A friend of mine lent me a book a couple months ago called Violence, which I just picked up this past weekend and started to read. Only 25 or so pages into it, I can already say it is the most intensely disturbing book I have ever read. And for all the right reasons. Author James Gilligan, a prison psychiatrist, writes about the hell of prison life and the “deadness” of the inmates. One passage struck me in particular as a powerful antidote to some of the rhetoric that I used to hear from friends at one of my former jobs:
The state of despair of these violent men does not result simply from their being imprisoned (although that frequently exacerbates it). Many have made suicide attempts before they were jailed, others attempt or complete suicide after their release, and a certain percentage of murderers never enter prison because they kill themslves before they are even arrested or convicted. Also, more inmates are killed by other inmates than were ever killed by the State. In other words, no group is more strongly and widely in favor of capital punishment than are the murderers and other prison inmates. They will even impose it on themselves and each other when the State fails to do so, which is why I feel I am living in “cloud-cuckoo-land” when I hear people suggesting that capital punishment will deter murder and induce more “reverence for life.” The men I know already feel so spiritually dead that they long for physical death as well.
That IS a disturbing paragraph.

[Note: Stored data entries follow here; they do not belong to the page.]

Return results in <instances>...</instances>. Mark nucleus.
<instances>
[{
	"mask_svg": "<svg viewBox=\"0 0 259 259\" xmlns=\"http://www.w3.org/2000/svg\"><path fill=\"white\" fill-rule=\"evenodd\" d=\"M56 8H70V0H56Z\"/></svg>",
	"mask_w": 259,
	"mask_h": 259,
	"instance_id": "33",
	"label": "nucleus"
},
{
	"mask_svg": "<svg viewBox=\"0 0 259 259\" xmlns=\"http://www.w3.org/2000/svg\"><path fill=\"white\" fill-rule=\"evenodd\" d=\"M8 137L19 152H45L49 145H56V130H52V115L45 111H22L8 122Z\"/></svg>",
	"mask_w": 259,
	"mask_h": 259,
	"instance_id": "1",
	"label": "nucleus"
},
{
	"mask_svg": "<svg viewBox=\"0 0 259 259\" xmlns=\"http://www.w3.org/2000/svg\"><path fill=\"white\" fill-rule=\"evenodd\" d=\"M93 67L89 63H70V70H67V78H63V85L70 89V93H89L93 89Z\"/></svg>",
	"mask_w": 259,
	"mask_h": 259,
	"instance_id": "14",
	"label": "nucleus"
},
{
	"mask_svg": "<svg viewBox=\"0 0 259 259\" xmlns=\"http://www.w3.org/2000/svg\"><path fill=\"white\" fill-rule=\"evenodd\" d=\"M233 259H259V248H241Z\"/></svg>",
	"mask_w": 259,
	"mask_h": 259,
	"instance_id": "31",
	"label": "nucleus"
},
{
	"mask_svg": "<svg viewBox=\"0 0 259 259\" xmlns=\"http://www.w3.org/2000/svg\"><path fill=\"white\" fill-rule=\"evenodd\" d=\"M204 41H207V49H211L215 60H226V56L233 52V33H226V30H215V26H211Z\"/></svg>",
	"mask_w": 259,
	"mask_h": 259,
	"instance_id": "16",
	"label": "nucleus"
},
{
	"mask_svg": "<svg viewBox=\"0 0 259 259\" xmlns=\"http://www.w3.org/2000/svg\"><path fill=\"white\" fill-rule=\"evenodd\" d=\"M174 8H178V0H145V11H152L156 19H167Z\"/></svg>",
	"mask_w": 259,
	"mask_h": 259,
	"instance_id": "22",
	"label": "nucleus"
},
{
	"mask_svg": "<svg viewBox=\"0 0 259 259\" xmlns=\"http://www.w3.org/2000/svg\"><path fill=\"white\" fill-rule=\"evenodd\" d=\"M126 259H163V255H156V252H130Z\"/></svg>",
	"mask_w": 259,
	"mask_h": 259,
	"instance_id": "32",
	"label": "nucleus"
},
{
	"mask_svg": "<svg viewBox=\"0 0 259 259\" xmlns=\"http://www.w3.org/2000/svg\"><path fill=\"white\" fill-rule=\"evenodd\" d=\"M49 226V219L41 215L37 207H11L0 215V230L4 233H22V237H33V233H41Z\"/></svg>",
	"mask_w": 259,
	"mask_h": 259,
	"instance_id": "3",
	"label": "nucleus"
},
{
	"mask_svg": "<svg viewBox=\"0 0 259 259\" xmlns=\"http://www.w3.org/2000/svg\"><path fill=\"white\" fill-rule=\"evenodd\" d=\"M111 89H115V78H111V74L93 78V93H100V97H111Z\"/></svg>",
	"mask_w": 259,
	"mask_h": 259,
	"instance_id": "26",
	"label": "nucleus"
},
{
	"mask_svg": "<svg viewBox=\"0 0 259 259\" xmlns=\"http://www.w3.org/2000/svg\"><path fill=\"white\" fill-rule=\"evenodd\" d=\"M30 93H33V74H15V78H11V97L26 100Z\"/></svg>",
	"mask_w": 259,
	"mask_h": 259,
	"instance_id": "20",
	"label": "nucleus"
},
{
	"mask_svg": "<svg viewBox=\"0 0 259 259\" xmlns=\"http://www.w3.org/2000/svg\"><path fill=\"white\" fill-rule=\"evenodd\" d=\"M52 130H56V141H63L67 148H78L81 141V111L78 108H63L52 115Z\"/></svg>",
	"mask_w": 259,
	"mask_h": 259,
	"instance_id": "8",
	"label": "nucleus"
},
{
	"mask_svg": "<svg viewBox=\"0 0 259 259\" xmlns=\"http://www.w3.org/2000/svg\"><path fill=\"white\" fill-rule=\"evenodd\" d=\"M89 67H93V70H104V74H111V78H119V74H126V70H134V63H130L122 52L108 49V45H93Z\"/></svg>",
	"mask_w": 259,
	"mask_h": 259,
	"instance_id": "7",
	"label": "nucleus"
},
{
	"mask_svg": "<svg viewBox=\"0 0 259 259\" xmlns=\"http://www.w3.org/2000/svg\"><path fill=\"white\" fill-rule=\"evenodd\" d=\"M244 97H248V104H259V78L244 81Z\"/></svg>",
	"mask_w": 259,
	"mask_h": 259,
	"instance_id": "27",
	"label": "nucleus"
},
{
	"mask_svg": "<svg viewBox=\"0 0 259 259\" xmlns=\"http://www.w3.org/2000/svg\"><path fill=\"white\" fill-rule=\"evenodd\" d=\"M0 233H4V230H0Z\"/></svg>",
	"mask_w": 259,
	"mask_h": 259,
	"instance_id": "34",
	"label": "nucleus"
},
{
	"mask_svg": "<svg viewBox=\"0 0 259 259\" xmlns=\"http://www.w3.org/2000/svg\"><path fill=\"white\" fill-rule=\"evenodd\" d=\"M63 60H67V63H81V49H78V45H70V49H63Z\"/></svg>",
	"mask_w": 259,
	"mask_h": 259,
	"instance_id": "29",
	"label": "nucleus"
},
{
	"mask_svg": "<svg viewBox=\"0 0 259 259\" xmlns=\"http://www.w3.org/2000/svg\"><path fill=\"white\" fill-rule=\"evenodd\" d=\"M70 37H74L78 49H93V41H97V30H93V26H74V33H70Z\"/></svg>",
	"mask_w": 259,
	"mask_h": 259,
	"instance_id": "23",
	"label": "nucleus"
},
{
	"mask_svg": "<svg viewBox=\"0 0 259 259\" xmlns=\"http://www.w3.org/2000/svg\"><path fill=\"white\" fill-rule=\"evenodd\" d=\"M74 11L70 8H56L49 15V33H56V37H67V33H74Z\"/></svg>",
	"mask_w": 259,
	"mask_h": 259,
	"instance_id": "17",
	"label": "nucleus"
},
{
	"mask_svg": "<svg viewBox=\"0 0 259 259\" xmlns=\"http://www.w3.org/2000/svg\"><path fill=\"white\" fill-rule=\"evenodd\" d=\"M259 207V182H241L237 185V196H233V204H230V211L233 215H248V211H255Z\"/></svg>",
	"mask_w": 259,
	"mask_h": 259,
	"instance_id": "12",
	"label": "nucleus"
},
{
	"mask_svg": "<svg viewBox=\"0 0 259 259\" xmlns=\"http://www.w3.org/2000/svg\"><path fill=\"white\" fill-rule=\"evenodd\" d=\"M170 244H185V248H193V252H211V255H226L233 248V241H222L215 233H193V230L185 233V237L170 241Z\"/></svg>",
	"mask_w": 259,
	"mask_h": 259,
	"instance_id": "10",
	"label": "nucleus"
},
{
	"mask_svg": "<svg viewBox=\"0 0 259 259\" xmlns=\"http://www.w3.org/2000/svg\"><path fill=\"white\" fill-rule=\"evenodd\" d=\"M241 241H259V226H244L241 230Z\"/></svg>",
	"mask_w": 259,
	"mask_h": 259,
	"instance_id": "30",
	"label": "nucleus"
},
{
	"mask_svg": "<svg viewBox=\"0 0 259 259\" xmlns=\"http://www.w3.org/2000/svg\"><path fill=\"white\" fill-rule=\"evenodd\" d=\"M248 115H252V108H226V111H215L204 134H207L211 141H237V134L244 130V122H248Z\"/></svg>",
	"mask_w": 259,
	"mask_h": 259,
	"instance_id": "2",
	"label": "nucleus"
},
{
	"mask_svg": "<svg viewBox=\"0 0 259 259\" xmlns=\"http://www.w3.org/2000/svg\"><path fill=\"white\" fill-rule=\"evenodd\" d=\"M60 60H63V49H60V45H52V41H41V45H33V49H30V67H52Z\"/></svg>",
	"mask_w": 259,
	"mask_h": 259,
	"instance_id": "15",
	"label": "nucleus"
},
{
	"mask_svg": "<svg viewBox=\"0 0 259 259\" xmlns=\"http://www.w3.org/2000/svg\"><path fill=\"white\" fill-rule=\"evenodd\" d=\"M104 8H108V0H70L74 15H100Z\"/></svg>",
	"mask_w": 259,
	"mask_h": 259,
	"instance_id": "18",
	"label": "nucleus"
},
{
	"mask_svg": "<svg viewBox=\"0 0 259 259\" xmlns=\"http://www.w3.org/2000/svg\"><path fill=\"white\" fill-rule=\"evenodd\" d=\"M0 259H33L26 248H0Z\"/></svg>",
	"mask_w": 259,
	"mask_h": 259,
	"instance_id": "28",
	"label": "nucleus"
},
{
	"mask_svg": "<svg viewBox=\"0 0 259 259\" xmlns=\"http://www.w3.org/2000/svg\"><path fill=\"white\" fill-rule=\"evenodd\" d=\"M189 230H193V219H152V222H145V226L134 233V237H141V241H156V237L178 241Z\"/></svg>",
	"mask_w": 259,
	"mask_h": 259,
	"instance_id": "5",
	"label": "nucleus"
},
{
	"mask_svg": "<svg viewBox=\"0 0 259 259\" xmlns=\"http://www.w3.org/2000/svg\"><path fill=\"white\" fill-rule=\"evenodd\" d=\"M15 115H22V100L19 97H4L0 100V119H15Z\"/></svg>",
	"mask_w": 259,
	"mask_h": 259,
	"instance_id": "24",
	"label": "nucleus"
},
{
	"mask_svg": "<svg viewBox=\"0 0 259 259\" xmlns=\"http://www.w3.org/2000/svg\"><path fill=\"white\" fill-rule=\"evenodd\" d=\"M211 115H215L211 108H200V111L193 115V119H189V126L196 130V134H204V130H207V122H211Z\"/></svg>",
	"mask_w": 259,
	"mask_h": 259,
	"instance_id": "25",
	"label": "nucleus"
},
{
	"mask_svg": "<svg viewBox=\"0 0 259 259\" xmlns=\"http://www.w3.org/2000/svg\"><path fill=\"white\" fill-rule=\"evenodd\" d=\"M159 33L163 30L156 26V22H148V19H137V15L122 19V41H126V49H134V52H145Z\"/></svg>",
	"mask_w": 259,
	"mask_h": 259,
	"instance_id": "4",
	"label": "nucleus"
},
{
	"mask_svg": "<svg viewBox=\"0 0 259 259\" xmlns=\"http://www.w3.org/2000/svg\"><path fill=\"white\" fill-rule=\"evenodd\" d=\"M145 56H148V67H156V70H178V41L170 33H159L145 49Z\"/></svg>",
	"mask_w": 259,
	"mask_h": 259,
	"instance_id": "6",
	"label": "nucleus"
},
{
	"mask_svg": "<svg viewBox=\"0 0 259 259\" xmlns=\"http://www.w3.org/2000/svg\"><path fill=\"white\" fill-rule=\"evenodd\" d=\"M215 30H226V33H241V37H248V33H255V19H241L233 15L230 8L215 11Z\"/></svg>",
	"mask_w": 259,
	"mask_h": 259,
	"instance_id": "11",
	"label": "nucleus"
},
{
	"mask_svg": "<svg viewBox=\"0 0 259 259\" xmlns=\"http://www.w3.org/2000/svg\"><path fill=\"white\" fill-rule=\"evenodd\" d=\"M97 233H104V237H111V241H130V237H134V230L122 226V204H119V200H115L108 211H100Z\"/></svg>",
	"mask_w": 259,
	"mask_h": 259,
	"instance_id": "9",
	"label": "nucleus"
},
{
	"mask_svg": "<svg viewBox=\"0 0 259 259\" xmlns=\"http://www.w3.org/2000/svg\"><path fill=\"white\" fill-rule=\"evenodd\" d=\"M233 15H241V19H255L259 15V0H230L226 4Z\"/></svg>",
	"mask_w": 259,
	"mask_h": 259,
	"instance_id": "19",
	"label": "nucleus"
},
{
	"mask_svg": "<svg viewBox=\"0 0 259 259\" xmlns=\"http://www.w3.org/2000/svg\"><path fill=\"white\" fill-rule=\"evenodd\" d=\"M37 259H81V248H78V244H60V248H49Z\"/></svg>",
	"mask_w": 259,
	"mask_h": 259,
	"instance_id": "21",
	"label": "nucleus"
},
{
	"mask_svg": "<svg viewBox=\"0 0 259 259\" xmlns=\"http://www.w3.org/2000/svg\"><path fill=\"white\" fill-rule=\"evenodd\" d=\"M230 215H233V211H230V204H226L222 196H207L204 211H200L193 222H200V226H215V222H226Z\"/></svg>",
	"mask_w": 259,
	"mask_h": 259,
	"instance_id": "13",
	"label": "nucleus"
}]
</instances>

Do Jesus’ words “I was in prison, and you visited me” take on new import when you read that sort of thing? What kind of hope can someone from the ‘real’ world bring to such tragic lives, I wonder. They sense no hope, only a way out of existence.
May I ask why you are reading this book, by the way?
hey i read a great and also disturbing book that touches on similar stuff. Random Family, by Adrian Nicole LeBlanc. Non-fiction, author shadowed an extended family in the Bronx. Everyone’s totally screwed up and it seems hopeless from the moment they’re born (to unwed teen moms of course) into the situation. Jail, drugs, the works. They go into jail, sometimes hope for more, come out and go right back to the Bronx for the worst of reasons. Lots of room for thinking about sociology, criminal justice systems, religion, etc. with this one. cheers, diane “sunny skies” reckless
Those men are violent and in despair, but the author agrees that being in prison is not the cause. Their self-destructive behavior also seems to not be the result of imprisonment. All of that seems not to be a case either for or against capital punishment by the state, but a commentary on the issues that make incarceration and the prison system a necessity for the protection of non-violent society. I think that we should oppose capital punishment not because some violent people are for it, but for higher principles, and we should favor the means (prisons) for protectinng society from violent, desperate people.